PASSAGE TO READ.
▬▬▬▬▬▬

RFID got a boost in 1999 when two MIT professors, David Brock and Sanjay Sarma, reversed the trend of adding more memory and more functionality to the tags and stripped them down to a low-cost, very simple microchip. The data gleaned from the chip was stored in a database and was accessible via the web. This was right at the time that the wireless web emerged (good old CDPD) as well, which really bolstered widespread adoption. This also precipitated funding from large companies, like Procter & Gamble and Gillette (this was before P&G acquired Gillette), to institute the Auto-ID Center at MIT, which furthered the creation of standards and cemented RFID as an invaluable weapon for companies, especially those with complex supply chains.

▬▬▬▬▬▬

PROBLEMS TO SOLVE.
1/ Set down the RFID passage word for word between "RFID got a boost" and "complex supply chains.", inclusive.
2/ Change "farmhouse gabled roof" to "farmhouse pitched roof" in the entries between the line holding "Amongst the options" and the last line of the entries, inclusive, leaving all else unchanged, and give back only those lines.

Data records

▬▬▬▬▬▬

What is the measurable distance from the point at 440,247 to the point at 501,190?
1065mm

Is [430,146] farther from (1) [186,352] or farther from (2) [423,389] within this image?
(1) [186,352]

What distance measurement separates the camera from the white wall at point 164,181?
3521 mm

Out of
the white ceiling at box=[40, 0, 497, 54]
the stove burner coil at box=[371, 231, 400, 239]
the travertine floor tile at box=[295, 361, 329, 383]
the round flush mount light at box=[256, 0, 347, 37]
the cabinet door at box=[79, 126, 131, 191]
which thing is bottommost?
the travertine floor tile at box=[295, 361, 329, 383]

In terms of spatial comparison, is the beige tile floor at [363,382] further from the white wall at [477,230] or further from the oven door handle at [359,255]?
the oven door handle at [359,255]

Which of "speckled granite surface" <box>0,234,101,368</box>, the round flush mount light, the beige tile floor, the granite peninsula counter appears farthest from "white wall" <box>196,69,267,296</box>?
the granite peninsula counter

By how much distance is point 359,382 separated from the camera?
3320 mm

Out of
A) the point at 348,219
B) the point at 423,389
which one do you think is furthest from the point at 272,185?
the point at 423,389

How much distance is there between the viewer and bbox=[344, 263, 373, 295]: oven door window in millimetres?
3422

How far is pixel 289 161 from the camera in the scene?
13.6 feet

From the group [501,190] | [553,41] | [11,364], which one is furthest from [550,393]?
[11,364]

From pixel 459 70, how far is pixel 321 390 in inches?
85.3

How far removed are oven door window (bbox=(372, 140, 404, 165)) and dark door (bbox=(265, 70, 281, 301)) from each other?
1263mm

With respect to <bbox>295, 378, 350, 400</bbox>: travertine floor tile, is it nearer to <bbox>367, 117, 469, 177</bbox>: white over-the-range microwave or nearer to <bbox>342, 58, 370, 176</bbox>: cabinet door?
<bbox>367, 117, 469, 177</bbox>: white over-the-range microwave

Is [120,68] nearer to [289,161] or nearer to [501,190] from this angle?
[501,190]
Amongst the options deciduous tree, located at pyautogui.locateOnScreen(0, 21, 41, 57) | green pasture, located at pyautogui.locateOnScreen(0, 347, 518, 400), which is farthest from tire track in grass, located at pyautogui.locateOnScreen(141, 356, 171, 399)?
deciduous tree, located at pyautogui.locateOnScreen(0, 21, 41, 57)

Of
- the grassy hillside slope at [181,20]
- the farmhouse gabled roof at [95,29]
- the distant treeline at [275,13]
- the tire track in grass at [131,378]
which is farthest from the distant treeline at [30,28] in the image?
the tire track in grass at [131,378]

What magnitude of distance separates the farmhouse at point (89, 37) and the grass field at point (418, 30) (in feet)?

▬▬▬▬▬▬

ANSWERS FOR THE EXERCISE.
1/
RFID got a boost in 1999 when two MIT professors, David Brock and Sanjay Sarma, reversed the trend of adding more memory and more functionality to the tags and stripped them down to a low-cost, very simple microchip. The data gleaned from the chip was stored in a database and was accessible via the web. This was right at the time that the wireless web emerged (good old CDPD) as well, which really bolstered widespread adoption. This also precipitated funding from large companies, like Procter & Gamble and Gillette (this was before P&G acquired Gillette), to institute the Auto-ID Center at MIT, which furthered the creation of standards and cemented RFID as an invaluable weapon for companies, especially those with complex supply chains.

2/
Amongst the options deciduous tree, located at pyautogui.locateOnScreen(0, 21, 41, 57) | green pasture, located at pyautogui.locateOnScreen(0, 347, 518, 400), which is farthest from tire track in grass, located at pyautogui.locateOnScreen(141, 356, 171, 399)?
deciduous tree, located at pyautogui.locateOnScreen(0, 21, 41, 57)

Of
- the grassy hillside slope at [181,20]
- the farmhouse pitched roof at [95,29]
- the distant treeline at [275,13]
- the tire track in grass at [131,378]
which is farthest from the distant treeline at [30,28] in the image?
the tire track in grass at [131,378]

What magnitude of distance separates the farmhouse at point (89, 37) and the grass field at point (418, 30) (in feet)?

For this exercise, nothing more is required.